Uns discípulos tentaram impedir algumas crianças de chegarem até o Mestre e ele os repreendeu. Disse que era pra deixarem vir, sempre, as criancinhas, porque delas é todo o reino dos céus. Cristo, segundo a Bíblia, rei dos reis, senhor dos senhores, príncipe até dos mais altos céus, foi quem disse. Que o reino é delas. Das crianças. As mesmas crianças que hoje ficam enjauladas numa super-nação cristã, com um hino nacional lindo, cristão. E mais um monte de coisa dita cristã, que não serve pra nada, além de aparência. Essa aparência hipócrita, que o Cristo tanto abominava. E que, se ressurreto, ele fatalmente abomina, ainda.

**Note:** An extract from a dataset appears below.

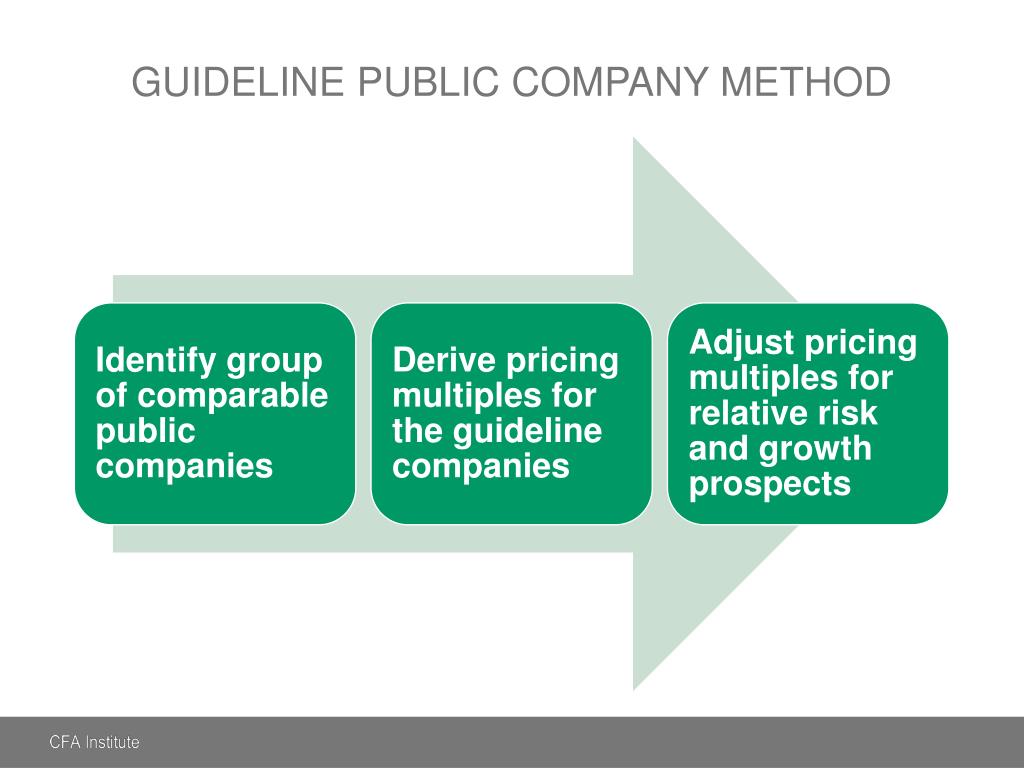 GUIDELINE PUBLIC COMPANY METHOD

Identify group of comparable public companies

Derive pricing multiples for the guideline companies

Adjust pricing multiples for relative risk and growth prospects

CFA Institute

Entende? Os fariseus sempre existiram. E seguem aqui. Nos templos das nossas religiosidades. Nos templos das nossas democracias. Nos templos que serviriam para a nossa segurança. Saúde, formação e desenvolvimento. O Estado é laico, deveria ser. Mas a vida é sagrada. Tudo que se destina a cuidar da Pólis, nossa vida em sociedade, nossa política, deve ser sagrado. No entanto tudo hoje é corrompido. O que, nesse nosso tempo, não virou um covil de ladrões? Que instituições resistiram? Quais poderes?

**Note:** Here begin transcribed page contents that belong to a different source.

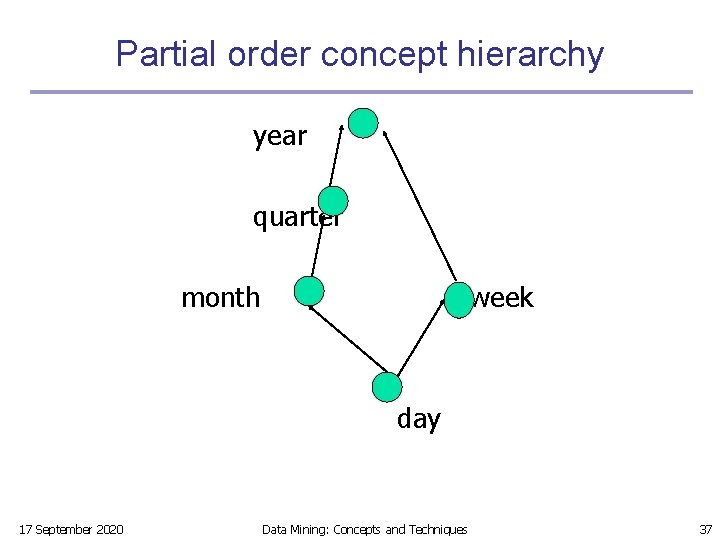 Partial order concept hierarchy

year

quarter

month

week

day

17 September 2020

Data Mining: Concepts and Techniques

37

O nome de Deus continua em vão. A confiança americana em Deus, está nas notas de dólar. O louvor brasileiro, a Deus, está nas notas de real. Nada me convence de que Jesus não amaria os gays. De que Jesus não amaria as mulheres, as grávidas, a esquerda, os professores, a classe operária, os aposentados. Não posso imaginar Jesus espancando um viado. Quando nos foi dito pra ensinar as crianças nos caminhos em que elas devem andar, esse caminho sempre foi o Amor. Ou não é isso, que Deus é? Jesus não estaria preocupado com kit qualquer coisa. Estaria sim se ocupando da dignidade, e da coerência, que cada qual de nós se deve. Nos foi dito pra sermos, o exemplo pra essas crianças. Não para as impedirmos, de conhecer qualquer coisa. Nem a terem seus livres arbítrios violentados. Nós nos esquecemos. Da quantidade de crianças mortas, que achavam os esconderijos das armas de seus pais em casa, e se matavam. Brincando de ser como seus pais. Imitando o exemplo, e os gestos, de seus pais. Eu ainda creio, que a única coisa que virava Jesus no Jiraya, era a hipocrisia.

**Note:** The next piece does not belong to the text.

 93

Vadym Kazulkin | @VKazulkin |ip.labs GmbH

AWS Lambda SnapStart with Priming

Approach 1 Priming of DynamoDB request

Falar que ama e não amar: é hipocrisia. Por exemplo. E o que sobra além da hipocrisia é a vida. É o que é. O que dá. É como nós, humanos, vamos galgando. Pouco a pouco, dia a dia. Como Maria Madalena. Como todo mundo que já errou. Como Pedro, que foi pedra, que é tido como o primeiro papa – embora curiosamente não tenha sido celibatário. Que fez um monte de merda. E nem por isso, foi rejeitado por Jesus. Nem Tomé. E nem o próprio Judas Iscariotes, que só se rejeitou a si mesmo. O que sobra sem a hipocrisia, é uma experiência terrena pura. Com toda sua impureza. Pronta pra ser, o que precisar ser. Sem meias verdades. Com toda dor e delícia, desse mundo dual, que é a Terra.